Artist mixing colors of Tennessee River with sites and scents of New Orleans in latest River Gallery exhibit

"The Invention of Butterflies" is a 30-by-30-inch wall assemblage.
"The Invention of Butterflies" is a 30-by-30-inch wall assemblage.
photo Mia Kaplan's work will be displayed inside River Gallery through this month. Her sculpture in the Bluff View Art District's Sculpture Garden will remain through May 2017.

If

What: Inside/Out, an exhibition by Mia KaplanWhere: River Gallery, 400 E. Second St.When: Through June.Gallery hours: 10 a.m.-5 p.m. Monday-Saturday; 1-5 p.m. SundayAdmission: FreeInformation: river-gallery.com, 265-5033 ext. 5

Artist Mia Kaplan is offering two perspectives in her new Inside/Out exhibit.

Showing at River Gallery, she is exhibiting abstract botanicals, mixed-media paintings and wall assemblages inside. Outside in the Sculpture Garden, she has two, six-foot, concrete-and-steel sculptures that she painted onsite on Wednesday, inspired by the colors of the Tennessee River and the garden surrounding her.

Angie Supan, River Gallery assistant director, believes Kaplan's work will appeal to visitors because of the textures and color. For example, she says, anyone visiting the two outdoor sculptures will "recognize the color palette from what's blooming in the garden right now."

The work of Kaplan, who's from Southeast Louisiana, has always been stimulated by the sights and scents of New Orleans.

"I'm a painter who loves the swamps, camouflage culture, hot sauce, entertaining and being outdoors," she describes on her website.

But it wasn't until the aftermath of Hurricane Katrina that she found that botanicals were her way to cope with the destruction in her hometown. Documenting the plants and their life cycles in the place where she grew up became her therapy.

"My family decided not to evacuate and was there during the storm," she says. "My mother's house got five feet of water. She had to completely redo the bottom of the house and there was a lot of trauma associated in redoing the house. I don't have a lot of souvenirs from my childhood.

"I noticed the only thing about my childhood home that was the same were the plants. I've found solace and peace in documenting the wild areas where I lived."

Even so, Kaplan considers herself more fortunate than many of her neighbors.

"I get to stand on the same slab where my house was, but it looks completely different. Some people's homes completely floated away," she says.

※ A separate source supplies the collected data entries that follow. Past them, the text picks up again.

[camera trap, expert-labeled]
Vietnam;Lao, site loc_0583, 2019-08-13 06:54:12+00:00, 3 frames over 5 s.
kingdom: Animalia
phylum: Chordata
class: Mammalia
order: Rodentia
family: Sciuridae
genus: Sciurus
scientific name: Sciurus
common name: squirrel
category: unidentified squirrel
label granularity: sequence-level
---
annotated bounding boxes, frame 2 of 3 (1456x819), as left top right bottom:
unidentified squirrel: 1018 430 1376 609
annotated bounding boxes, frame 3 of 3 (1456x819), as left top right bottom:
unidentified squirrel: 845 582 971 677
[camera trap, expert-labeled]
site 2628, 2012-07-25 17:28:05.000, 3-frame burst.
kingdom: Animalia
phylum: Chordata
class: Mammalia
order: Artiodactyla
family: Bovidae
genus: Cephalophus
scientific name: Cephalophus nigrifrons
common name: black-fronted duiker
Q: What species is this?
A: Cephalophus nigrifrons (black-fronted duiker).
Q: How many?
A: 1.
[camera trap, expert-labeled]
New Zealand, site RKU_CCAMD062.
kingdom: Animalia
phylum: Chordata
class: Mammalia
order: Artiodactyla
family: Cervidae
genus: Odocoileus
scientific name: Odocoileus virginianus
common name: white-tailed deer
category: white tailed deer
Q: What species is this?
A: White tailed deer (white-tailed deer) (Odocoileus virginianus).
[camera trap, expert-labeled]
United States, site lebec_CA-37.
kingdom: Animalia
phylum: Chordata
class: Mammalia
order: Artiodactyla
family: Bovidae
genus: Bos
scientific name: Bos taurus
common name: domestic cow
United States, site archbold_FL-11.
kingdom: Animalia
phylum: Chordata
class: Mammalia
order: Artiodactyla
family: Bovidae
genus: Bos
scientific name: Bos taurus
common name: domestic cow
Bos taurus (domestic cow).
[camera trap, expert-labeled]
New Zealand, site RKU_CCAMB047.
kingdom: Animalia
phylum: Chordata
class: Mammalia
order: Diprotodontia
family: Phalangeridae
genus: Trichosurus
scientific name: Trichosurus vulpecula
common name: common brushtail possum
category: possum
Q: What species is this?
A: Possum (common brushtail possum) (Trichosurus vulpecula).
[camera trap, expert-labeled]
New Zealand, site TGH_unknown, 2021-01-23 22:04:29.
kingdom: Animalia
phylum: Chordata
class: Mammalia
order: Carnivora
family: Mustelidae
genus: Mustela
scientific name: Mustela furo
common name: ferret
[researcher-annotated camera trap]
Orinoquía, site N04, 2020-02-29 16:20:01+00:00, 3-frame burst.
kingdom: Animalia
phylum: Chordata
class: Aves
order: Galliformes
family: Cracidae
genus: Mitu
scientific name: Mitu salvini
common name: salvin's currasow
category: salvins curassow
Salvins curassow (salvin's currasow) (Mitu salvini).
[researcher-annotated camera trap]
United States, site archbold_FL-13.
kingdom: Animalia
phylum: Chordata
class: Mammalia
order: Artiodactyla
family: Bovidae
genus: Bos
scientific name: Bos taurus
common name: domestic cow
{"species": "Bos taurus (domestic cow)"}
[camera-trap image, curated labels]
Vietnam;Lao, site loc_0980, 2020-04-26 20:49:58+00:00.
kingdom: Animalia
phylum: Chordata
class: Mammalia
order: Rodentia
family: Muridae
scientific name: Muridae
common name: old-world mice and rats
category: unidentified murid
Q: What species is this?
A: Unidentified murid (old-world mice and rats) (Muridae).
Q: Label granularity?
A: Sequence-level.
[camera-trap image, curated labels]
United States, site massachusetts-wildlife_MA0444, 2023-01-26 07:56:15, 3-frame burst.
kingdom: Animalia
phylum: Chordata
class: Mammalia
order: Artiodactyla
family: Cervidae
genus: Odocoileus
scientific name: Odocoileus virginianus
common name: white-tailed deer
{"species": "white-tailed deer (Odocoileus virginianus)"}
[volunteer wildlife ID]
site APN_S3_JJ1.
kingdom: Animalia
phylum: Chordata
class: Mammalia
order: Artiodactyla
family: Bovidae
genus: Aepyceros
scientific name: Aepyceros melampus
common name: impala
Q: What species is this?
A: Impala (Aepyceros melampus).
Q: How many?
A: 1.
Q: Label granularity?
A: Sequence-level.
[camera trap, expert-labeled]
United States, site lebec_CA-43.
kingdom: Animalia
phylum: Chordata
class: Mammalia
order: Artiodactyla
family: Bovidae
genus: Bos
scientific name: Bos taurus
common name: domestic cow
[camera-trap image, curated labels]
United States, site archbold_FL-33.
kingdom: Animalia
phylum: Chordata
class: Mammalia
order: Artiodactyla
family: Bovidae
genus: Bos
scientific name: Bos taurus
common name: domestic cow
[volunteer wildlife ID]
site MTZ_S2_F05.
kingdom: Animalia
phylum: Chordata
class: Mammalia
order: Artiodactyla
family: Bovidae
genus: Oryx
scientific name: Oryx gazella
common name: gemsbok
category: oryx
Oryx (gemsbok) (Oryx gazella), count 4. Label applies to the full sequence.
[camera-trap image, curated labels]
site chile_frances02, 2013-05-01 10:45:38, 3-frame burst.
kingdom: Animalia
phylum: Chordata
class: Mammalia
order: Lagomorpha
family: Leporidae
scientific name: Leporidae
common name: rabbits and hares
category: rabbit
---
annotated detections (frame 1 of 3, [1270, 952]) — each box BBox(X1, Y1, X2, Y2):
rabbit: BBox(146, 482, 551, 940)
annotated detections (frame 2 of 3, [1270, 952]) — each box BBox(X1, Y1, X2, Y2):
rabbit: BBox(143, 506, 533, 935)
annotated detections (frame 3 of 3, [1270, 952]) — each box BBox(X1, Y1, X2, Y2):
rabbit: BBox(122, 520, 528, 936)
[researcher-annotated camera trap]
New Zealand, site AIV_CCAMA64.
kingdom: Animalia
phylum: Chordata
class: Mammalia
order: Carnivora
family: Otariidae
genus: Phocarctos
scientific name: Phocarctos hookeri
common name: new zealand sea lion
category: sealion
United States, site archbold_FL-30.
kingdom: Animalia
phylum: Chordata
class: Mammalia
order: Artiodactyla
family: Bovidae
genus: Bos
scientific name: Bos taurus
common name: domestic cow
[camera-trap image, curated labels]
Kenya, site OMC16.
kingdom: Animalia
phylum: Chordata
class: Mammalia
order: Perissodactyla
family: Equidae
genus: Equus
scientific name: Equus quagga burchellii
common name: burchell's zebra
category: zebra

Her botanicals are not the expected leaves of green, however, but her interpretations. They are aluminum, paper and canvas assemblages painted with enamel.

Kaplan says it was never her intention to become "a drawer of flowers or a botanist. However, there remains this desire within me to know the names of what is growing around me, to tell a story that is no longer my own.

"I began by trying to paint what was familiar to me as a child who spent a lot of time in the woods, and now I want to go further."